Und dennoch ist der Reformbedarf groß. Das Vorzeigeland Deutschland wird laut dem rheingold Institut als defizitär erlebt: „Aus made in Germany wurde marode in Germany“.

Laut der rheingold Wahlstudie 2025 wird von der zukünftigen Politik erwartet, „dass sie eine richtungsgebende Geschlossenheit trotz der zu erwartenden inhaltlichen Differenzen an den Tag legt. Müde von parteigetriebener Taktik und Machtspielen, fordern die Menschen pragmatische Lösungen. Zügige und sachorientierte Zusammenarbeit kann nach der Wahl die Zuversicht erwecken, dass der Problemstau aufgelöst werden kann.“

Verschiedene Akteur:innen legten dazu in jüngerer Vergangenheit Vorschläge vor. Auch gespeist aus der Überzeugung, dass die Angstfaszination (rheingold institut) vor der disruptiven Zerstörung des demokratischen Rechtsstaates durch Trump dann mehrheitsfähig werden kann, wenn notwendige Reformen ausbleiben. Vorschläge kamen zum Beispiel von der Initiative für einen handlungsfähigen Staat um Julia Jäckel, Andreas Voßkuhle, Thomas de Maiziére und Peer Steinbrück. Deren Vorschläge aus dem kurzfristig vorgelegten Zwischenbericht fanden (verbal) Eingang in den Koalitionsvertrag. Das ist nicht wenig. Umso überraschender, dass die Initiative und deren Überlegungen vom gemeinhin klug und besonnen argumentierenden Göttinger Rechtswissenschaftler Florian Meinl jüngst in der Frankfurter Allgemeinen Zeitung sehr pauschalierend und wenig konstruktiv in den Senkel gestellt wurden. Auf die zur ehrenamtlichen Mitarbeit an der Initiative eingeladenen Expert:innen, darunter auch der Autor dieser Rezension, wirkte dieser Frontalangriff wenig überzeugend, wie Reaktionen auf Meinl zeigen. Neben der Initiative legten aber auch der Nationale Normenkontrollrat, der Wissenschaftliche Beirat beim Bundeswirtschaftsministerium aber auch die christlich-demokratischen Jurist:innen Vorschläge zur Staatsreform vor. Und der Think Tank Re:Form formuliert im Aufruf für eine mutige Staatsreform mutmachend:

„Die gute Nachricht ist: Es gibt bereits auf allen Ebenen des Staates und in den verschiedensten Bereichen der Verwaltung Menschen, die heute schon am Staat von morgen arbeiten. Sie zeigen, wie staatliches Handeln wirkungsvoller, zielgenauer, umsetzungsstärker, schneller, flexibler, lösungsorientierter sein kann.“

Dies bestätigt auch die Juristin Julia Borggräfe anhand einer Reihe von Beispielen und Institutionen in dem mit 140 Seiten handlichen und flott zu lesendem Plädoyer für die moderne Verwaltung, das im Berliner Klaus Wagenbach Verlag erschienen ist. Borggräfe ist seit 2022 Co-Geschäftsführerin bei der Unternehmensberatung Metaplan und hatte Führungsfunktionen im Industrie- und Dienstleistungssektor inne, bevor sie im Bundesministerium für Arbeit und Soziales die Abteilung Digitalisierung und Arbeitswelt aufbaute.

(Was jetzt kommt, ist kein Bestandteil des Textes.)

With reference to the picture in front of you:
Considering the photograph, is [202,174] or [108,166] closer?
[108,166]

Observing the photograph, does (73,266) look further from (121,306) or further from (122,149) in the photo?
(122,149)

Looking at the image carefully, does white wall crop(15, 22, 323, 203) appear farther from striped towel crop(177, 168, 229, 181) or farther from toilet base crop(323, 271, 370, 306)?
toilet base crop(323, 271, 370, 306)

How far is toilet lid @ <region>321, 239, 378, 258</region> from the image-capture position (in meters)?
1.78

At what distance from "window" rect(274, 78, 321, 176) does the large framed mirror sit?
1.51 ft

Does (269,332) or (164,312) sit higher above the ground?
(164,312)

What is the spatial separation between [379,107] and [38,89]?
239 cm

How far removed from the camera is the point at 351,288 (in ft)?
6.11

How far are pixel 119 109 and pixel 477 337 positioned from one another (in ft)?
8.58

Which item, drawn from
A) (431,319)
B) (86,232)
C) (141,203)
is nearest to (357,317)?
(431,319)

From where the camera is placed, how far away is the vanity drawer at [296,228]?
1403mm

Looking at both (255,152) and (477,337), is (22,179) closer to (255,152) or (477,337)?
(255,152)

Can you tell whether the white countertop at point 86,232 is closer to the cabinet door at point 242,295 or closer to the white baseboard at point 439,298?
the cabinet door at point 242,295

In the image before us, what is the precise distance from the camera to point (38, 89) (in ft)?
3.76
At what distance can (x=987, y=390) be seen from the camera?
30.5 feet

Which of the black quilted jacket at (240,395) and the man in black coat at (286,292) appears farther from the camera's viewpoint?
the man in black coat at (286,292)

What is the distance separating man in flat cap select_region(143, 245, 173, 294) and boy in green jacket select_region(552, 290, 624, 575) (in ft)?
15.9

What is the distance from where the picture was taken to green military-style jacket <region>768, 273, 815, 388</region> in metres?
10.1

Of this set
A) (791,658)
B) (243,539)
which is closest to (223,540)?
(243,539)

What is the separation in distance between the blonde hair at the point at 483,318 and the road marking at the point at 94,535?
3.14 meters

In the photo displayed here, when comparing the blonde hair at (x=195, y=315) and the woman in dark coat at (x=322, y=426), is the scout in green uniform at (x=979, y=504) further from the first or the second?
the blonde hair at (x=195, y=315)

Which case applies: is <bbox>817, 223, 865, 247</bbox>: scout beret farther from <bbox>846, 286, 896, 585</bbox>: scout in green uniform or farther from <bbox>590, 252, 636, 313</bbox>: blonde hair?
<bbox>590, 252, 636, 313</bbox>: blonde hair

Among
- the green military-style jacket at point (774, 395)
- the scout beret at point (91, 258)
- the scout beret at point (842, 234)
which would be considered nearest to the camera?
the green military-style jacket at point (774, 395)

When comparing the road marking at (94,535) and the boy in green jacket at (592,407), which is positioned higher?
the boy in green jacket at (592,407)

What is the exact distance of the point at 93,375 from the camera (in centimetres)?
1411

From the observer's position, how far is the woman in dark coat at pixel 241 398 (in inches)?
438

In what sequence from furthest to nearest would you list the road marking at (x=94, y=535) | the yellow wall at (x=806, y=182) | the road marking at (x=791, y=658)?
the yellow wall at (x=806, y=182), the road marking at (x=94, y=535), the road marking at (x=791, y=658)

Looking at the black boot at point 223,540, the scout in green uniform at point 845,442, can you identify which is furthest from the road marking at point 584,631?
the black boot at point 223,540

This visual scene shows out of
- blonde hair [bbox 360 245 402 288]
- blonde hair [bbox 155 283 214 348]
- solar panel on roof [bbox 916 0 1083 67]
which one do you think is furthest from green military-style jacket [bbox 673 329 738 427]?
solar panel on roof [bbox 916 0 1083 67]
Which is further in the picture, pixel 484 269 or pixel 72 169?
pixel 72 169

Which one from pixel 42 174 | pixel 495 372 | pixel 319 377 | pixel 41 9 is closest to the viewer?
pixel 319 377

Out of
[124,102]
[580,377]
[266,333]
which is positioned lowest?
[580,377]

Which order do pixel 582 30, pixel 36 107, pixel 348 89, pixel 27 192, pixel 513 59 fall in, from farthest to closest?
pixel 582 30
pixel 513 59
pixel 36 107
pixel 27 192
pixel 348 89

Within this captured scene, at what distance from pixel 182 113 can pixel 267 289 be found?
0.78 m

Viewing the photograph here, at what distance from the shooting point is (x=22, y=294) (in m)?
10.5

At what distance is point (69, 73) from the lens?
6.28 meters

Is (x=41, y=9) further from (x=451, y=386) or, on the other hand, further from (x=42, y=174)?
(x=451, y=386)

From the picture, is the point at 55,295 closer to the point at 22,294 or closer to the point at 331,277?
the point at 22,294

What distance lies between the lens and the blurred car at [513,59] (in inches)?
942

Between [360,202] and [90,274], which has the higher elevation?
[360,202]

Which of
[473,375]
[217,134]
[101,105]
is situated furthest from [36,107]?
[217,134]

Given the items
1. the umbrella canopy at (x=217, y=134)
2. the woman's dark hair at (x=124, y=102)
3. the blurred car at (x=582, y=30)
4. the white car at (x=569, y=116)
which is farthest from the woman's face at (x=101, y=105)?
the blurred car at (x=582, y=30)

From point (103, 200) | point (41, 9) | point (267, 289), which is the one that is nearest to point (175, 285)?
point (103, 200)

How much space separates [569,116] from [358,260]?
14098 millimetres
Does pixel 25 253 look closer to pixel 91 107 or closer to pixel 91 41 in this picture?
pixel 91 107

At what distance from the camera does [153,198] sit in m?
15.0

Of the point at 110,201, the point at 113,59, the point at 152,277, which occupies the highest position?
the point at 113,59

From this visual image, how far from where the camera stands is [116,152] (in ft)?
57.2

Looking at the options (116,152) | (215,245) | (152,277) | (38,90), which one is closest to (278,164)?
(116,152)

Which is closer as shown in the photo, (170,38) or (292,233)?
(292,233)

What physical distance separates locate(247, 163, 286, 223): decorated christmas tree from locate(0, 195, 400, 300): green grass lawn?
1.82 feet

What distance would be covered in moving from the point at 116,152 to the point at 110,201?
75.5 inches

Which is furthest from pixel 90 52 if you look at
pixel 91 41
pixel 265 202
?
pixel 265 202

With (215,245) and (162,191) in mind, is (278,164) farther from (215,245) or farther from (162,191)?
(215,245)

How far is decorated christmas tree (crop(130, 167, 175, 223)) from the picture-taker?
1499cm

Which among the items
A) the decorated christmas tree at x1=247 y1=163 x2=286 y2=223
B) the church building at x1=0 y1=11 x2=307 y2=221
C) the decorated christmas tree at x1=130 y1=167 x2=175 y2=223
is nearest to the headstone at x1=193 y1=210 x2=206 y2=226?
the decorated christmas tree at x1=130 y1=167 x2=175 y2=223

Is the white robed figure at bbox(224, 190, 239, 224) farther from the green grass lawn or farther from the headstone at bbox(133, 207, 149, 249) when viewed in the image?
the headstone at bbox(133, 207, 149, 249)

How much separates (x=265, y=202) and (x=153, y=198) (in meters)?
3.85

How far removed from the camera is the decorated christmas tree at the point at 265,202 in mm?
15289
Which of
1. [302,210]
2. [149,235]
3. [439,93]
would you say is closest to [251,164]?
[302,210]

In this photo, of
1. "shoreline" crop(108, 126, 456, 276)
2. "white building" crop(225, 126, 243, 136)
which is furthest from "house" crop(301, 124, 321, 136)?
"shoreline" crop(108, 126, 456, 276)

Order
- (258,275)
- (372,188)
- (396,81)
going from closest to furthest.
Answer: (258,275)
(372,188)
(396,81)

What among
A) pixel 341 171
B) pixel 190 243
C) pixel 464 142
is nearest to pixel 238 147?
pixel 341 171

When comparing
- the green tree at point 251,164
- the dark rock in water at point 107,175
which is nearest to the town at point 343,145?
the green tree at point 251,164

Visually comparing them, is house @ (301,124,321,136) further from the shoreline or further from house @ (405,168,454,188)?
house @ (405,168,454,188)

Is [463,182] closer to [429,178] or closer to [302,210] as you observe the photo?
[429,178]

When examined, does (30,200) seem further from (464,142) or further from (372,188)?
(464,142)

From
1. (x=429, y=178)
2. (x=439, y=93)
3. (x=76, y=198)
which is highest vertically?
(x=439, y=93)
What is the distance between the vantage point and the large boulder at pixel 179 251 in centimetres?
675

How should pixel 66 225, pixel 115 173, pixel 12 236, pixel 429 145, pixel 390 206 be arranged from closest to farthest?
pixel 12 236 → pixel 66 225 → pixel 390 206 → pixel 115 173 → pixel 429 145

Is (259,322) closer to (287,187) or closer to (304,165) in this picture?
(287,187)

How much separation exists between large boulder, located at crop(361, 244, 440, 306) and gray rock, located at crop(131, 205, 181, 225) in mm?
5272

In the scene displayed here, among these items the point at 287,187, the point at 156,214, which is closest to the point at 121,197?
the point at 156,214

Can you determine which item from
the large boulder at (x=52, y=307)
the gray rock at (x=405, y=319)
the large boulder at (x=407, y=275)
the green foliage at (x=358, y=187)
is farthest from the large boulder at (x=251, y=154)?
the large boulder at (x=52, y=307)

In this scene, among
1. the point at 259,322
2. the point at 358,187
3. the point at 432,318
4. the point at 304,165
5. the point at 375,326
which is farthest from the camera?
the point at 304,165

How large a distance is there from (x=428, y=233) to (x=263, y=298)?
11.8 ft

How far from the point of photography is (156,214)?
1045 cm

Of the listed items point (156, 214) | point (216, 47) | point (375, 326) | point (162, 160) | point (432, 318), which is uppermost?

Trotz der Beispiele einer guten und modernen Verwaltungspraxis dominiert in Bürokratopia die Beschreibung und Ursachenanalyse gescheiterter oder verzögerte Staatsmodernisierung. Sei es die Umsetzung des Digitalpakts Schule oder die Digitalisierung öffentlicher Verwaltung und Bürgerservices insgesamt. Borggräfe verweist bei dieser Schilderung auf internationale Erfahrungen, wie beispielsweise die Estonian Information System Authority und legt dar, welche Maßnahmen nötig wären, um diese Lernerfahrungen auch in Deutschland zu etablieren. Besonders an diesen Stellen ist Borggräfes Buch spannend und man wünscht ihr viele Leser:innen im Kreis der Staatsreform-Entscheider:innen, die daraus Schlussfolgerungen ziehen.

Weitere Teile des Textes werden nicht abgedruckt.